Fig 3. S. Typhimurium dormancy is negatively regulated by SpoT.

(A) HeLa cells were infected with SINA1.1-harboring S. Typhimurium, the abundance of Vac^-Cyt^- population in wild type and SPI-2 mutant ΔssaV infected cells were quantified with flow cytometry at 6 h pi. (n = 3) (B) Schematic diagram for the construction of SINA derivative, SINA1.9, yielded from the introduction of an arabinose-inducible hilA expression cassette into SINA1.1. SINA1.9 was used to rescue the reduced invasiveness of ΔdksA, ΔrelA and ΔrelAspoT mutant strains. (C) HeLa cells were infected with SINA1.1 or SINA1.9-harboring S. Typhimurium, the abundance of Vac^-Cyt^- population in (p)ppGpp biogenesis and regulon mutants, Δlon, ΔdksA, ΔrelA and ΔrelAspoT were quantified by flow cytometry at 6 h pi (n = 3) (D) Distribution of Vac^-Cyt^-, Vac⁺Cyt^- and Vac⁺Cyt⁺ populations in hilA-expressing wild type (Left) and ΔrelAspoT mutant (Middle) infected HeLa cells at 6 h pi quantified by flow cytometry. Overlay Timer^bac profile (Right) of Vac^-Cyt^- (red) and Vac⁺Cyt^- (blue) populations of wild type and Vac^-Cyt^- population of ΔrelAspoT mutant (grey) in infected HeLa cells quantified by flow cytometry at 6 h pi. (3 independent experiments) At least a total of 1000 events of infected cells were analyzed by flow cytometry in triplicate experiments. Statistics were performed using unpaired t test. ns: not significant (P > 0.05), **P < 0.01, ****P < 0.0001.

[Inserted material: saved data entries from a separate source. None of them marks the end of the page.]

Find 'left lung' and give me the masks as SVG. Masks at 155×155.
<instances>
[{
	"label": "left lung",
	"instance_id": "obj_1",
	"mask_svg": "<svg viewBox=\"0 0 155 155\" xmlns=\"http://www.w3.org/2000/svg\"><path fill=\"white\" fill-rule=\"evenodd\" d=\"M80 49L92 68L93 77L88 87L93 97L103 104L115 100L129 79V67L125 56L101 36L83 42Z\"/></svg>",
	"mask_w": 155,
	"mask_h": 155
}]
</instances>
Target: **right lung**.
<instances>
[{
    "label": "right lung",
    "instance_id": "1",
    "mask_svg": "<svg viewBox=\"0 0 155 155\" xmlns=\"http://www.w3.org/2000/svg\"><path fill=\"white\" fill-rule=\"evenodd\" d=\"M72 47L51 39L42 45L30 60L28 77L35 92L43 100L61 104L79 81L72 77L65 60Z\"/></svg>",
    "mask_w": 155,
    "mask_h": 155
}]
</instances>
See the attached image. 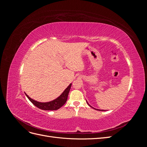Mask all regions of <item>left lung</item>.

Fig 4. Schematic illustration of the role of (p)ppGpp alarmone pathway on S. Typhimurium dormancy in enterocytes and the proposed pathophysiological implication of S. Typhimurium dormancy in enterocytes.

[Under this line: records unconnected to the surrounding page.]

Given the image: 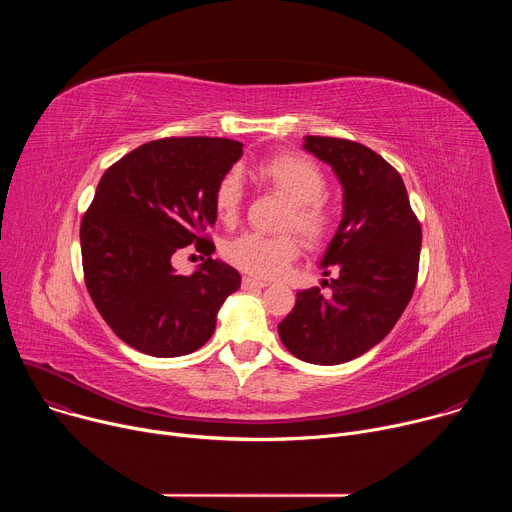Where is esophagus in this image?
Here are the masks:
<instances>
[{
    "label": "esophagus",
    "instance_id": "obj_1",
    "mask_svg": "<svg viewBox=\"0 0 512 512\" xmlns=\"http://www.w3.org/2000/svg\"><path fill=\"white\" fill-rule=\"evenodd\" d=\"M241 285H243V289H261V287H267V281L257 279V277H243Z\"/></svg>",
    "mask_w": 512,
    "mask_h": 512
}]
</instances>
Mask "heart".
<instances>
[{
    "instance_id": "heart-1",
    "label": "heart",
    "mask_w": 512,
    "mask_h": 512,
    "mask_svg": "<svg viewBox=\"0 0 512 512\" xmlns=\"http://www.w3.org/2000/svg\"><path fill=\"white\" fill-rule=\"evenodd\" d=\"M259 182L289 200L281 223L283 231H298L310 247H318L330 235L332 210L324 196L326 174L310 158L296 152H277L257 164ZM245 188L237 170H227L214 184L212 206L225 225H235L241 216ZM300 239L294 233L261 235L245 233L231 239L223 253L237 269L257 277H279L300 255Z\"/></svg>"
}]
</instances>
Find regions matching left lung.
Returning <instances> with one entry per match:
<instances>
[{
    "instance_id": "left-lung-1",
    "label": "left lung",
    "mask_w": 512,
    "mask_h": 512,
    "mask_svg": "<svg viewBox=\"0 0 512 512\" xmlns=\"http://www.w3.org/2000/svg\"><path fill=\"white\" fill-rule=\"evenodd\" d=\"M304 148L328 162L344 188L340 227L322 259L338 277L298 291L277 326L283 346L314 364H340L379 344L405 312L419 273L421 223L401 174L350 139L308 135ZM322 285V287H324Z\"/></svg>"
}]
</instances>
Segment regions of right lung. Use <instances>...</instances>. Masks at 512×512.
Listing matches in <instances>:
<instances>
[{
  "mask_svg": "<svg viewBox=\"0 0 512 512\" xmlns=\"http://www.w3.org/2000/svg\"><path fill=\"white\" fill-rule=\"evenodd\" d=\"M225 137H164L139 145L103 174L81 221L89 296L109 328L139 352L170 358L198 350L239 289L237 269L214 261L216 180L241 158ZM194 244L207 261L180 276L171 257Z\"/></svg>",
  "mask_w": 512,
  "mask_h": 512,
  "instance_id": "right-lung-1",
  "label": "right lung"
}]
</instances>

(A) Schematic diagram of S. Typhimurium lifestyles and the regulatory role of SpoT on S. Typhimurium dormancy in human epithelial cells. S. Typhimurium can opt for three distinct lifestyles: cytosolic, vacuolar and dormant, which exhibits discernible subcellular localization, replication rate and metabolism. The entry of dormant state is negatively regulated by (p)ppGpp synthatase SpoT, while the regulatory mechanism on the dormancy exit remains to be determined. (B) Schematic diagram of S. Typhimurium infection progression in the gut epithelium. As S. Typhimurium reaches the intestinal epithelium, a portion of S. Typhimurium expresses T3SS1 (purple) to enter host cells and adopts various intracellular lifestyles. Distinct S. Typhimurium lifestyles support rapid tissue colonization and gut inflammation to increase competitiveness of luminal S. Typhimurium (red). (Top) Reactivation of dormant S. Typhimurium leads to prolonged gut inflammation that supports the continuous growth of S. Typhimurium at gut lumen. (Bottom) Dormant S. Typhimurium reactivates after the eradication of gut S. Typhimurium, which serves as the reservoirs of infection relapse.